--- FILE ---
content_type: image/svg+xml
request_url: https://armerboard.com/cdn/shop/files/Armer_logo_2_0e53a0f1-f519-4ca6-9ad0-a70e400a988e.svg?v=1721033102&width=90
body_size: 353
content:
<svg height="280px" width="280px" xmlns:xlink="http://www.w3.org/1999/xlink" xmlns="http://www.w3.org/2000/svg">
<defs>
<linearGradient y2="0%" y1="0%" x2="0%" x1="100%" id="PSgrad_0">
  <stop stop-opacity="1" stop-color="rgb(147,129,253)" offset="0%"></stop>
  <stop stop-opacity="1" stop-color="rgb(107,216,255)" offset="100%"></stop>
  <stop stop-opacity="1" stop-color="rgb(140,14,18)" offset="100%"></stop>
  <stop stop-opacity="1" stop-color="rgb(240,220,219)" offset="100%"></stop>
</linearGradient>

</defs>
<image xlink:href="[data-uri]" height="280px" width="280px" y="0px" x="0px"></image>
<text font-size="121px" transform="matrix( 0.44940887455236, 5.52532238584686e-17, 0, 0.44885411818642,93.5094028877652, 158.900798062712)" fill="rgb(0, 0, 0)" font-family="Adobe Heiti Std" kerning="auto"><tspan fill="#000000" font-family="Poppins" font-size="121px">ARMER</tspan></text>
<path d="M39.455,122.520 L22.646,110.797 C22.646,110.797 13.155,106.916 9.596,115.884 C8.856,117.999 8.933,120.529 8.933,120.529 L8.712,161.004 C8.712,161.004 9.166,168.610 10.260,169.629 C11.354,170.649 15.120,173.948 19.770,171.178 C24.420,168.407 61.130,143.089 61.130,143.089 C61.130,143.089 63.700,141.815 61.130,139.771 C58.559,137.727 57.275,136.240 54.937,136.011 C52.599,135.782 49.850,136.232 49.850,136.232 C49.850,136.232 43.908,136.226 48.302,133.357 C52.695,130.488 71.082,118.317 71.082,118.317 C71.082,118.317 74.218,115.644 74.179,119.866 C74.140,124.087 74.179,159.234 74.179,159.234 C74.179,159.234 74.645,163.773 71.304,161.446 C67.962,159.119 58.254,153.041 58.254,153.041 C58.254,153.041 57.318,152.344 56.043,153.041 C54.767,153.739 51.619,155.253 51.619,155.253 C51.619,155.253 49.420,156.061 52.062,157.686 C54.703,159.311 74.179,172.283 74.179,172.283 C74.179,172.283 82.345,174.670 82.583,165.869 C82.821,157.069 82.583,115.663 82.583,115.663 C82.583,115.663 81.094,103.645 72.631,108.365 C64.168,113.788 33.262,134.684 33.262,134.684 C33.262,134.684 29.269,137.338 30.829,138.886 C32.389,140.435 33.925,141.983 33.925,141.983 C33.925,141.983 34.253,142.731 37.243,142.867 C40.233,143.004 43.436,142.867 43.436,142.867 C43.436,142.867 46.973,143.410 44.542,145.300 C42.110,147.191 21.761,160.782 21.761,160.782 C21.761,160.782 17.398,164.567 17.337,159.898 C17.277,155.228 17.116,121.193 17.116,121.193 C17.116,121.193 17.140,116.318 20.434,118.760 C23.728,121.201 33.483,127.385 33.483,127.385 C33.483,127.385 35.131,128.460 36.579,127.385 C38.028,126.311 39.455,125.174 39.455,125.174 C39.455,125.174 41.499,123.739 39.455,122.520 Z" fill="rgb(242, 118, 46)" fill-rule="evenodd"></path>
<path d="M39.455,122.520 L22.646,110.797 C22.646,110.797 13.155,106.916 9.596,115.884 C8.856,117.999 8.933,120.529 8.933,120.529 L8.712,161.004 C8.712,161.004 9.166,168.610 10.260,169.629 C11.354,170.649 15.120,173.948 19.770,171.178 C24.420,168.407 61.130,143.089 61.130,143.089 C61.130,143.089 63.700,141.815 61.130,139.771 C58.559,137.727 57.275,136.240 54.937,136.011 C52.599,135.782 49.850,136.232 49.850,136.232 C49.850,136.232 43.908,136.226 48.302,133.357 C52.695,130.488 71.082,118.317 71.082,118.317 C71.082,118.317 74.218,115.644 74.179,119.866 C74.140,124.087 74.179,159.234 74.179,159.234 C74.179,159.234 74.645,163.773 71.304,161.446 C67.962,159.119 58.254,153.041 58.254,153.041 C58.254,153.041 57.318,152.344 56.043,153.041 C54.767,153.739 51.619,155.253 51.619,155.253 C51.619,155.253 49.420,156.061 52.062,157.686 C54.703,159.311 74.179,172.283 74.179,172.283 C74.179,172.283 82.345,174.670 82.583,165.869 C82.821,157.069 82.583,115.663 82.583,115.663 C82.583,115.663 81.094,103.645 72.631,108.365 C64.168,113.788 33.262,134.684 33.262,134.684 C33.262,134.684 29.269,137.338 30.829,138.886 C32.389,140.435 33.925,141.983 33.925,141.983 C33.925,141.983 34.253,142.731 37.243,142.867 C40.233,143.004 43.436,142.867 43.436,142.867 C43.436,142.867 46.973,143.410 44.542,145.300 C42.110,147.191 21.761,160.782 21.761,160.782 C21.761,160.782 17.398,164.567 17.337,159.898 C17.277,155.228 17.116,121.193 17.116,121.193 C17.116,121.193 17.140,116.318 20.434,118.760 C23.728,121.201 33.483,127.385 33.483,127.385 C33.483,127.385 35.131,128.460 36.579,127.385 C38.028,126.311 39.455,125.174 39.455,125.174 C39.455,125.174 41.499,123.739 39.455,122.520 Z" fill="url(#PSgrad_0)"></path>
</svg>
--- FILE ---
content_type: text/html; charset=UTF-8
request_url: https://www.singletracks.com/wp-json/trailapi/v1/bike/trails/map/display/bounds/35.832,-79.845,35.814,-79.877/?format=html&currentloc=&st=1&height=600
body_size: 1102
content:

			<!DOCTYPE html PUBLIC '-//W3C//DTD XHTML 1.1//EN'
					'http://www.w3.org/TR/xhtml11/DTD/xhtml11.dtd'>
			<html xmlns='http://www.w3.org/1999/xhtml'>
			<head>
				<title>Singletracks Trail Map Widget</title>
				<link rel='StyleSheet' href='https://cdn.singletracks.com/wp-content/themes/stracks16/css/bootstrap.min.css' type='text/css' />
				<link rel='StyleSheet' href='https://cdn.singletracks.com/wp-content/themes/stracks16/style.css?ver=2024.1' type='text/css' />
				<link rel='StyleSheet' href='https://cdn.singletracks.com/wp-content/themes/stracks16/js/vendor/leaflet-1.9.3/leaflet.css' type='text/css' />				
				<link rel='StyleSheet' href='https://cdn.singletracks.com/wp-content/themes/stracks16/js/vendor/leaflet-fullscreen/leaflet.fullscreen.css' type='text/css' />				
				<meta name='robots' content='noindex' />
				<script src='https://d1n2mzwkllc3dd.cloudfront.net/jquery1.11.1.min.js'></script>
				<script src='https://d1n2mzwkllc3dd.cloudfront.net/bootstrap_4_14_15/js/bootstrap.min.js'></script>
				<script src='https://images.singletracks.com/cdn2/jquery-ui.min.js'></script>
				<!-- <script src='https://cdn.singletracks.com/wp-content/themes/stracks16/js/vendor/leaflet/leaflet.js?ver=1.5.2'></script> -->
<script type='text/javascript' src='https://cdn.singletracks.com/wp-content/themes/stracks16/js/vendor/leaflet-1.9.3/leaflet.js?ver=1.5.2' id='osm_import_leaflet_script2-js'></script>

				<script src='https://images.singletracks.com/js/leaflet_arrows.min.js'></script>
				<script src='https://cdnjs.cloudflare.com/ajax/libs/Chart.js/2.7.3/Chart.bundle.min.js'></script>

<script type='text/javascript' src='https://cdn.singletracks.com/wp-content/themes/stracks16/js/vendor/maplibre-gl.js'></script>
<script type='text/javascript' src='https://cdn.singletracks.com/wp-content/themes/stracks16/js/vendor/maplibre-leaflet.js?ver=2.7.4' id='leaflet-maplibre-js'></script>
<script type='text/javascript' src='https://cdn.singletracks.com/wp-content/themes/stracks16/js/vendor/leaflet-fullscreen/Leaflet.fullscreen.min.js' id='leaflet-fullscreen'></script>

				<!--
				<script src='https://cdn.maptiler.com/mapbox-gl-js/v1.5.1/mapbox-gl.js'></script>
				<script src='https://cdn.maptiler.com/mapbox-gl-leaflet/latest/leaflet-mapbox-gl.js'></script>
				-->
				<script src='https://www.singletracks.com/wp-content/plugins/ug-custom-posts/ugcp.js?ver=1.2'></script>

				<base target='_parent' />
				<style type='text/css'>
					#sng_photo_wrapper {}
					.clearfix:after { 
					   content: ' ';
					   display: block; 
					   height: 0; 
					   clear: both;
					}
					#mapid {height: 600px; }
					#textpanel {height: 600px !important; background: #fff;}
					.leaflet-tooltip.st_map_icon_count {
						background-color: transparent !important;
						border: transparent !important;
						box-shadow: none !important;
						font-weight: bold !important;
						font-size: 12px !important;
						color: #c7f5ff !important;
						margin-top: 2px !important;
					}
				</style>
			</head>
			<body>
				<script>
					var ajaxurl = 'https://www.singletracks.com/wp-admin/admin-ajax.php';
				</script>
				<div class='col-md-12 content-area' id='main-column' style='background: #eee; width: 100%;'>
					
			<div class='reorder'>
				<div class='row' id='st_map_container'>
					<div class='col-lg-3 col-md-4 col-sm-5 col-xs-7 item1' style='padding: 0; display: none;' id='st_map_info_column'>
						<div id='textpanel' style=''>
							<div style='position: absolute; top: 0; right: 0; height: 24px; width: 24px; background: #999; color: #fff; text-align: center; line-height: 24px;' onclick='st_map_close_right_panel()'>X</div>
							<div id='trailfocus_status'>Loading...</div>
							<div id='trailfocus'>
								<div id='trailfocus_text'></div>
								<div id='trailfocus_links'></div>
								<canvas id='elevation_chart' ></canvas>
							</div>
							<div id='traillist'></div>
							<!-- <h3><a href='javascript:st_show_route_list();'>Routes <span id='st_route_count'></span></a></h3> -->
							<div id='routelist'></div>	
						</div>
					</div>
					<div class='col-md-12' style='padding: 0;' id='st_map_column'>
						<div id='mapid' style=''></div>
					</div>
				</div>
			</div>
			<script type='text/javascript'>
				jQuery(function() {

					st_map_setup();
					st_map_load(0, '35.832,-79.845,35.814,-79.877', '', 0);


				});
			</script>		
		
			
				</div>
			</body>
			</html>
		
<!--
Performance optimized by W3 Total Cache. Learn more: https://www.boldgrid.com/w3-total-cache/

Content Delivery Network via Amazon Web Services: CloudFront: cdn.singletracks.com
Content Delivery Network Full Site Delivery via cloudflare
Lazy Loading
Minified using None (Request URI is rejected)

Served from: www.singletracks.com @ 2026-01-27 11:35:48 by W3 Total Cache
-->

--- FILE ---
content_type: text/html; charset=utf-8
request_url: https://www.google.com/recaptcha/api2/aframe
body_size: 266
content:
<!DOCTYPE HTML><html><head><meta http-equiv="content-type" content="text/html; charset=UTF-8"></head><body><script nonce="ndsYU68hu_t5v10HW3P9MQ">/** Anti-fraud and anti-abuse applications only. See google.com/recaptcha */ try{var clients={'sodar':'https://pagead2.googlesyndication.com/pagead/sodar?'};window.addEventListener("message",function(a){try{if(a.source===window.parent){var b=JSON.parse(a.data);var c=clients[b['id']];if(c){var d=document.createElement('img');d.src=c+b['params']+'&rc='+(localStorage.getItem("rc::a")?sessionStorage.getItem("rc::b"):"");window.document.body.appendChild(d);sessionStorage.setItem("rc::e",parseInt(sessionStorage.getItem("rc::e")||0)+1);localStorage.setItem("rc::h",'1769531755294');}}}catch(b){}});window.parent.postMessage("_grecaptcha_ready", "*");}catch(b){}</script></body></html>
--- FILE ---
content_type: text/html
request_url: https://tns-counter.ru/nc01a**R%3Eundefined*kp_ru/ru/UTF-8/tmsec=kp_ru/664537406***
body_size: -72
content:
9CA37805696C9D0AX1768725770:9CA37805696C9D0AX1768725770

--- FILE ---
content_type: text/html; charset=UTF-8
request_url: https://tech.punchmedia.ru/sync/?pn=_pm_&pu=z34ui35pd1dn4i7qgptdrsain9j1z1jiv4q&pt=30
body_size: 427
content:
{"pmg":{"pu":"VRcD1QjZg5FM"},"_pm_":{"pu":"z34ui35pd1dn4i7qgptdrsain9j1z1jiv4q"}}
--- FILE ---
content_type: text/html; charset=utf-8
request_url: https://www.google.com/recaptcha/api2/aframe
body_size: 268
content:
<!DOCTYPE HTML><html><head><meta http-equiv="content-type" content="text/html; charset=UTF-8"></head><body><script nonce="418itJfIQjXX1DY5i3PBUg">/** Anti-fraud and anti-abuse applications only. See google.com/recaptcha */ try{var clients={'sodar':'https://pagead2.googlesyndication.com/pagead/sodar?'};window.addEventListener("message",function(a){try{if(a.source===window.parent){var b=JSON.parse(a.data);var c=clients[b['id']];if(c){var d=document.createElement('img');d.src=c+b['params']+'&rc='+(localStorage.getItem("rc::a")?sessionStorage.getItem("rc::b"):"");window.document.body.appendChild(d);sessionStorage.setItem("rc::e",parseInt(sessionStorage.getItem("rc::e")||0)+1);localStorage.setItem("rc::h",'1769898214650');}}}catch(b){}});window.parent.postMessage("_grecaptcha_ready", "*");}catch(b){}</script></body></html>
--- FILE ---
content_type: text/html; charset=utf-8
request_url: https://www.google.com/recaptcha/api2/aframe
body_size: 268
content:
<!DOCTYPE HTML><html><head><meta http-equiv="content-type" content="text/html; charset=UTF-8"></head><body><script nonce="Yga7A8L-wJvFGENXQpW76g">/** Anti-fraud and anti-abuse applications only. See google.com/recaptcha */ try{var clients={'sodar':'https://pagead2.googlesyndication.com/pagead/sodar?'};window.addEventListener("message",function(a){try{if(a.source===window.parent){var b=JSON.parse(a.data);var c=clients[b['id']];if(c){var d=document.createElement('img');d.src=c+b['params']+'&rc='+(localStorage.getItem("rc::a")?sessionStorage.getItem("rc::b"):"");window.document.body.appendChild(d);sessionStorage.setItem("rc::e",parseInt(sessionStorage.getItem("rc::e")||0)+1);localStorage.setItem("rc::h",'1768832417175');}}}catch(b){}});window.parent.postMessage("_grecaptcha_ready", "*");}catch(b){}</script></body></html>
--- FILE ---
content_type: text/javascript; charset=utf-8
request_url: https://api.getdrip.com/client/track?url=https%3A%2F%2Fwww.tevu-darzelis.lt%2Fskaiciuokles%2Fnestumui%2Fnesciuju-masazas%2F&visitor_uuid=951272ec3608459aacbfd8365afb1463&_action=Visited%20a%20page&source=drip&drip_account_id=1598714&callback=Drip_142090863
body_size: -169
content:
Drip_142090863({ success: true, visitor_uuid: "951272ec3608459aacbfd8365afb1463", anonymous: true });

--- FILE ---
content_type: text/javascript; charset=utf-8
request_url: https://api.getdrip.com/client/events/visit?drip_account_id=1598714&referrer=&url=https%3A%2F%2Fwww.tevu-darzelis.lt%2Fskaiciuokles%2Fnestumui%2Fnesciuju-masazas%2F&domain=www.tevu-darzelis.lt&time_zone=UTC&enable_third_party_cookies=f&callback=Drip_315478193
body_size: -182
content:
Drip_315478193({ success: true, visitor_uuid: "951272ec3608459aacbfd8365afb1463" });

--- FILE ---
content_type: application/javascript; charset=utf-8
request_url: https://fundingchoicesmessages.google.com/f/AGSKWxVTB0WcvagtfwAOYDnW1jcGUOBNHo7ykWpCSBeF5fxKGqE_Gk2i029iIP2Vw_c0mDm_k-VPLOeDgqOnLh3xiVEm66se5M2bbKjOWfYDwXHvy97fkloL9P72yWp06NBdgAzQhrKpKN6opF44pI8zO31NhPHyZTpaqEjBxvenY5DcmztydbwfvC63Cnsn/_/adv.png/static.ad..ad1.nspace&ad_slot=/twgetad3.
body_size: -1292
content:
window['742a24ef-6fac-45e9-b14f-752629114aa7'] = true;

□ □ □ □ □ □ □

Write down exactly the line that contains "body_size: -1292" along with all later lines of the material, ending at its final line.

## [Exercise output]
body_size: -1292
content:
window['742a24ef-6fac-45e9-b14f-752629114aa7'] = true;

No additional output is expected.